The big worry facing investors right now is inflation. But are investors’ fears about inflation overdone? The bond market thinks so.

For the past few weeks, “Fed Speak” from members of the FOMC has led the market to believe that the Fed was about to get very aggressive on rate tightening.

Surveys asking what the Fed’s next move will be pointed towards a very aggressive .75% interest rate hike.

This is a big reversal in opinion from last month when the markets had priced in a 0% chance of such a hike:

On Friday, Fed Board member Lorretta Mester said she is interested in raising rates to bring down inflation, but not so quickly as to disrupt the economy.

“My own view is we don’t need to go there at this point,” Mester said on CNBC’s “Closing Bell” when asked about the 75-basis-point move. “I’d rather be more deliberative and more intentional about what we’re planning to do.”

Her comments were similar to what Chair Jerome Powell had said Thursday.

The bond market has since reacted positively to the news.

Interest rates have taken a pause in their upward trajectory as bond investors are coming to the realization that the Fed may not be as aggressive as market speculators had thought.

We have been seeing a similar move in gold prices. Typically, investors like to hedge against inflation by investing in gold.

Instead, they have been selling – another sign that investors think the rising inflation narrative is overdone.

The bond market leads the stock market. So we will get a better idea this week if a change of theme is occurring — which will benefit growth stocks.

Chart of the Week:

A seldom talked about contrarian indicator is magazine covers. Typically when magazines begin to feature stories on economic/stock market themes, the peak of that theme has occurred.

Fidelity has an infamous chart room with magazine covers highlighting major market and economic reversals:

Source: All Star Charts

So why are magazines viewed as a contrarian signal?

The theory is that by the time a market’s success or failure reaches the cover page of a major publication, that market will have already been overbought or oversold.

The theory plays on the idea of crowd psychology, whereby peaks and troughs occur when the general population gets in or gets out.

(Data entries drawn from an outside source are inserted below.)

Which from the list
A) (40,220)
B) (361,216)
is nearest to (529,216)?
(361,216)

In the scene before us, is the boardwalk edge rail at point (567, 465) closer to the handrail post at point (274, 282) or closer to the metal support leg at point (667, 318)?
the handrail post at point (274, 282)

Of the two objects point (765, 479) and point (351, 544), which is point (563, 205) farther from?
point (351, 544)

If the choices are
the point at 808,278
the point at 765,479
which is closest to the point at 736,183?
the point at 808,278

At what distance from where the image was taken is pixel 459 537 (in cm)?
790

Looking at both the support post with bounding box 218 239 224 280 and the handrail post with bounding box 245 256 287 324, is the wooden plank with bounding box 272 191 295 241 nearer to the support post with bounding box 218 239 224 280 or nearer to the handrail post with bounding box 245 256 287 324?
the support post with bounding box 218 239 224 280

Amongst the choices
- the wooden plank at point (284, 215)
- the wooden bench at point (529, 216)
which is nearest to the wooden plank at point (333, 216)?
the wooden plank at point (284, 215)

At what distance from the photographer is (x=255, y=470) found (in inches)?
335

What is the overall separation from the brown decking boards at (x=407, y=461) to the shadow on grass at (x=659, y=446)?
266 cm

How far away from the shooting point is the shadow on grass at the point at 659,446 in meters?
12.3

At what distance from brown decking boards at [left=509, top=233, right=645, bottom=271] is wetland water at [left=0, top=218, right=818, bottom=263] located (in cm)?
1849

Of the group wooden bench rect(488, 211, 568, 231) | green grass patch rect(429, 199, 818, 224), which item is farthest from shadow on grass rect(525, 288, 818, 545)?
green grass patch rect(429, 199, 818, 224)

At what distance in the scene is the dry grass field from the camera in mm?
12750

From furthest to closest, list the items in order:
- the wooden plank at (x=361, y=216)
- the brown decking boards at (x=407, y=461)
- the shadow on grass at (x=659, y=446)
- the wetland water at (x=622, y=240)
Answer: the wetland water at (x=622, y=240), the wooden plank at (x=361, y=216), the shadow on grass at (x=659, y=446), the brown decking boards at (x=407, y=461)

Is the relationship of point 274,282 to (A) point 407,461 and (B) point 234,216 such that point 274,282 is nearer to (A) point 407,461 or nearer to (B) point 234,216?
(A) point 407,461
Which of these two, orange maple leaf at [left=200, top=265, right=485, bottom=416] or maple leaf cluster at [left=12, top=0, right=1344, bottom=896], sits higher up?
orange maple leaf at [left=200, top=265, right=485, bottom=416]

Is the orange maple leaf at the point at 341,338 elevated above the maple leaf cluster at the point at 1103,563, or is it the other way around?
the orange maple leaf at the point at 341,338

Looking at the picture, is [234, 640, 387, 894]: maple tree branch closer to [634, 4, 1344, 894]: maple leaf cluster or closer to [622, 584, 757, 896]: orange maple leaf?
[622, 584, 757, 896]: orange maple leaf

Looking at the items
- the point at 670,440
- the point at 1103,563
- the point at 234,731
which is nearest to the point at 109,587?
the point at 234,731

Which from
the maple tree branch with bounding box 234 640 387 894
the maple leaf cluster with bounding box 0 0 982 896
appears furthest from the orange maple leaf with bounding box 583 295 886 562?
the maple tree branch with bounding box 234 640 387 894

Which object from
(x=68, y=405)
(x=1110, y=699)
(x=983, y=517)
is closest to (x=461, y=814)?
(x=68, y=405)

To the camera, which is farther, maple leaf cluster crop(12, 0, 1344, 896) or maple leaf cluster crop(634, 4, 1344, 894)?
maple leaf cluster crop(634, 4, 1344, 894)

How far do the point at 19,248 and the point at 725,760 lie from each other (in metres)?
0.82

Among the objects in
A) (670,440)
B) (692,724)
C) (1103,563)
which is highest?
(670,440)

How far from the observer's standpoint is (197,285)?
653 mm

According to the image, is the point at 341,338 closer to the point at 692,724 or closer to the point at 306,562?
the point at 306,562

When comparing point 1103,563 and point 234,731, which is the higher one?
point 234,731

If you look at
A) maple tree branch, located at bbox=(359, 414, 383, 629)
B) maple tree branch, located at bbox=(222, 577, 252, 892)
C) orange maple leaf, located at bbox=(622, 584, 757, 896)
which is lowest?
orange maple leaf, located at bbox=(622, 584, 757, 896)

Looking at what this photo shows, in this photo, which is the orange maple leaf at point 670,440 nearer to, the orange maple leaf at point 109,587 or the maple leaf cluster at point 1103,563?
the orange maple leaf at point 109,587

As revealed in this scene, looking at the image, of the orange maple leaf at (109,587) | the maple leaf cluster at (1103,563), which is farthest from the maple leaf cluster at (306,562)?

The most famous contrarian cover is perhaps Time’s “Death of Equities”, which subsequently met the super bullish market in the 1980s and 1990s.

Why bring this up now?

The economist just published the below cover:

Riverbend Indicators:

Each week we post notable changes to the various market indicators we follow.
  • As a reading of our Bull-Bear Indicator for U.S. Equities (comparative measurements over a rolling one-year timeframe), we remain in Cyclical Bull territory.
  • Counting up the number of all our indicators that are ‘Up’ for U.S. Equities, the current tally is that three of four are Positive, representing a multitude of timeframes (two that can be solely days/weeks, or months+ at a time; another, a quarter at a time; and lastly, the {typically} years-long reading, that being the Cyclical Bull or Bear status).